A movie like Waterworld doesn't help us understand the real outcomes of this situation. The problem isn't that we'll all be living in boats and wearing really bad swimwear. It's that climate change is going to usher in an era of famines that are a direct result of climate-caused extinctions. Humans will be starving, and many other creatures will be starving along with us.

If we look back in the geological record on Earth, it's easy to see where climate changes took place. Some of them are recorded in chemical changes in rocks caused by shifting seawaters, growing ice caps, and different molecules in the atmosphere. But when geologists look at the layers in ancient rocks, the most astonishing thing they see are the dramatic changes in the fossil record. Animals and plants who were everywhere in one era have vanished in the next. When over 75 percent of the life forms on the planet disappear in one of these great shifts, it's called a mass extinction.

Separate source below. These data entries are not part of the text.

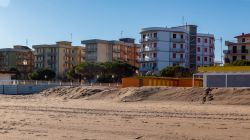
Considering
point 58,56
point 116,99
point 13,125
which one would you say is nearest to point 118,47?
point 58,56

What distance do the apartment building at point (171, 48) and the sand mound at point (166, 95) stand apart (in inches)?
2639

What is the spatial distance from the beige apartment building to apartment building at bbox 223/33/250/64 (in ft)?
157

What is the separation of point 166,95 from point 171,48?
251 feet

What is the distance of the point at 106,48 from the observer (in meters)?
133

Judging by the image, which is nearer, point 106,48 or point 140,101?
point 140,101

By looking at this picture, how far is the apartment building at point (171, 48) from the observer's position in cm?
11025

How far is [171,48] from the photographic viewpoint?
111438 mm

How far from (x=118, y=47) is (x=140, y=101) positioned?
9842 cm

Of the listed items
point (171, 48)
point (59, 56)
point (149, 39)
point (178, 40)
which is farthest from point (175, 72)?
point (59, 56)

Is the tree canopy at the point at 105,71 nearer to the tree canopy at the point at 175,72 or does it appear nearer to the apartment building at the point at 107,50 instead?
the tree canopy at the point at 175,72

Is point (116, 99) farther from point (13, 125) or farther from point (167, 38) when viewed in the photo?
point (167, 38)

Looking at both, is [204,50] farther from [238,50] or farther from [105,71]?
[105,71]

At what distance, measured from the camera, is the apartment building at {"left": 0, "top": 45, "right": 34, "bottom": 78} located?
14494 centimetres

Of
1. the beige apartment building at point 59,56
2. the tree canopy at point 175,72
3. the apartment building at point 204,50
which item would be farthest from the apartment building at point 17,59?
the tree canopy at point 175,72
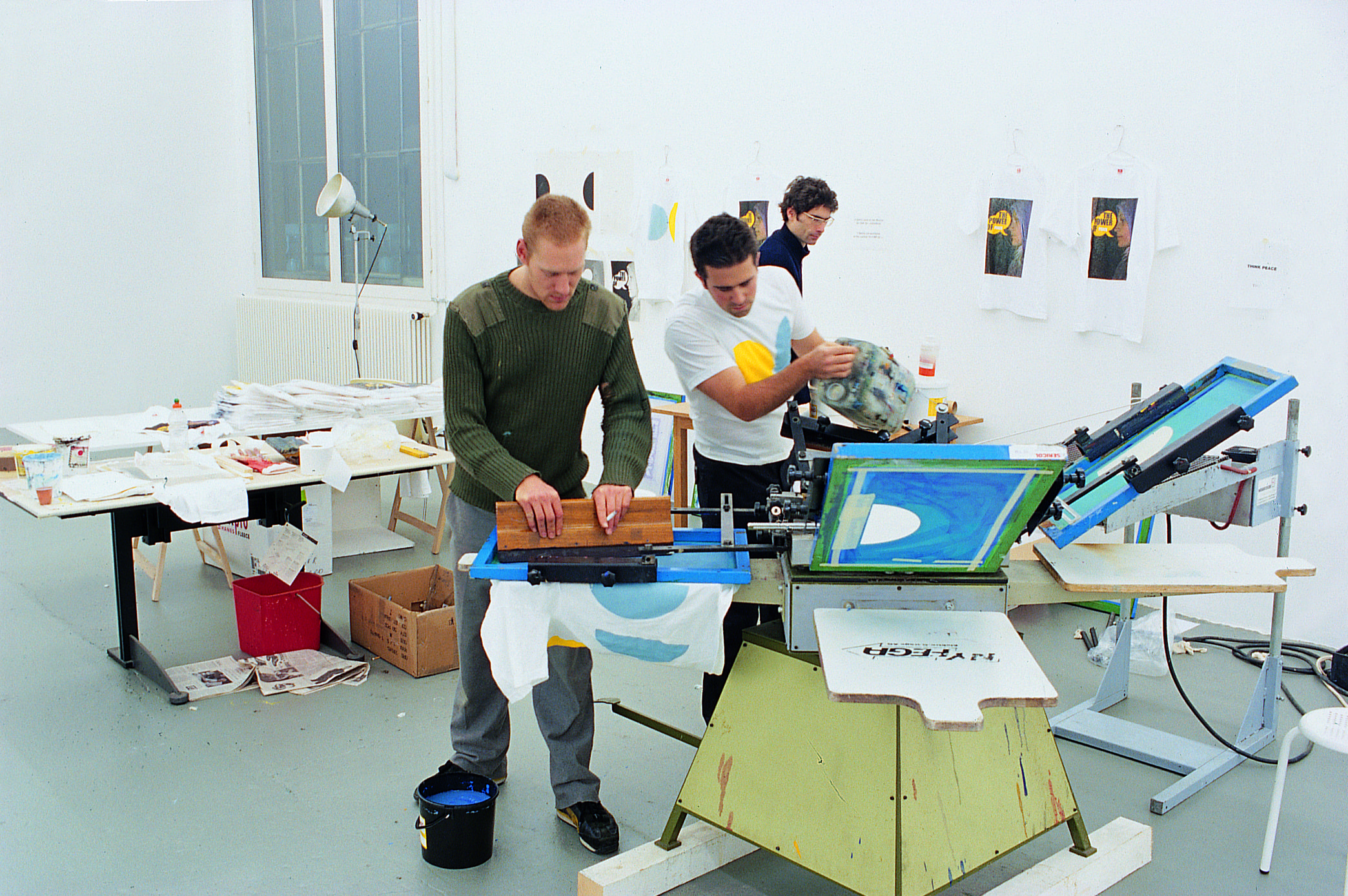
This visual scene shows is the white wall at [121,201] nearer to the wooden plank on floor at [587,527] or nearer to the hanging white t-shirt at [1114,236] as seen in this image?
the hanging white t-shirt at [1114,236]

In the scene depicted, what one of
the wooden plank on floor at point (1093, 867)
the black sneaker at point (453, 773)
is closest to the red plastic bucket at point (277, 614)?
the black sneaker at point (453, 773)

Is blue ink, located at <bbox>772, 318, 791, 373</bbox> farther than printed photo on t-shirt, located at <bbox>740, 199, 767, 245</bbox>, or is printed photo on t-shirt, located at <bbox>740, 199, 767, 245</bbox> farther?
printed photo on t-shirt, located at <bbox>740, 199, 767, 245</bbox>

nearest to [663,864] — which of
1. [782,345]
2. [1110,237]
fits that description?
[782,345]

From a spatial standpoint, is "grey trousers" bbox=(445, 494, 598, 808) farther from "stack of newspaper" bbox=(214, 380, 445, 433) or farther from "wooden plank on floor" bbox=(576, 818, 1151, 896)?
"stack of newspaper" bbox=(214, 380, 445, 433)

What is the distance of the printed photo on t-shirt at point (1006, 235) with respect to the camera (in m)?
3.94

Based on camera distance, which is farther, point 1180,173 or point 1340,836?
point 1180,173

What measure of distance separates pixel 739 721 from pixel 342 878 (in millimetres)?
926

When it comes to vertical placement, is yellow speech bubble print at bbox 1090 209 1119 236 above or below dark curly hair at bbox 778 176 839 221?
below

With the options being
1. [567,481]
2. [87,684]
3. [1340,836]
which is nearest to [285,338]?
[87,684]

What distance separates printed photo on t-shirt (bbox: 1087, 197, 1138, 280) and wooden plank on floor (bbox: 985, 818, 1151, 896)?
2126 mm

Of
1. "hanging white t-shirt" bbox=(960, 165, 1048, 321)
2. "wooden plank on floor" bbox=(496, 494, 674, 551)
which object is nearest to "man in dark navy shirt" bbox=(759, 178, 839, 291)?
"hanging white t-shirt" bbox=(960, 165, 1048, 321)

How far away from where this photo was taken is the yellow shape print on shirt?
2.49 m

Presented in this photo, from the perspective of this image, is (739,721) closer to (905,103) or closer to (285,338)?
(905,103)

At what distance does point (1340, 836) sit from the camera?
94.9 inches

After studying this phenomenon for over a century, geologists realized that mass extinctions were closely associated with climate change. When habitats change, animals and plants can't adjust and they die out. In many cases, "climate change" doesn't just mean a change in temperature. In the oceans, carbon mixes with sea water to create carbonic acid. So the water becomes more acidic. This prevents animals from growing shells, and eats away at coral reefs.

OK, so climate change causes some extinctions. But why does this mean famine? Because every species is part of a food web, or a set of relationships between predators and prey. When a prey species dies out, it's likely some predator species will also die out because their food supply is gone. The extinction of some species, like bees, can be catastrophic. Bees fertilize many food plants, from apples to onions, and their deaths will mean the deaths of these plants too. Any animals (including humans) who eat those plants will be affected.

The worst outcome of climate change isn't going to be flooded cities, though that will be bad. It will be the destruction of our food supply. And when food supplies dwindle, undernourished people are much more vulnerable to pandemic diseases.

The real disaster at the heart of climate change is starvation, followed by disease. Most importantly, these problems will affect many species - not just humans. Realistic stories about climate change have to deal with famine and its effects. We're not going to be fighting over gasoline. We'll be fighting over the last greenhouse full of apple trees.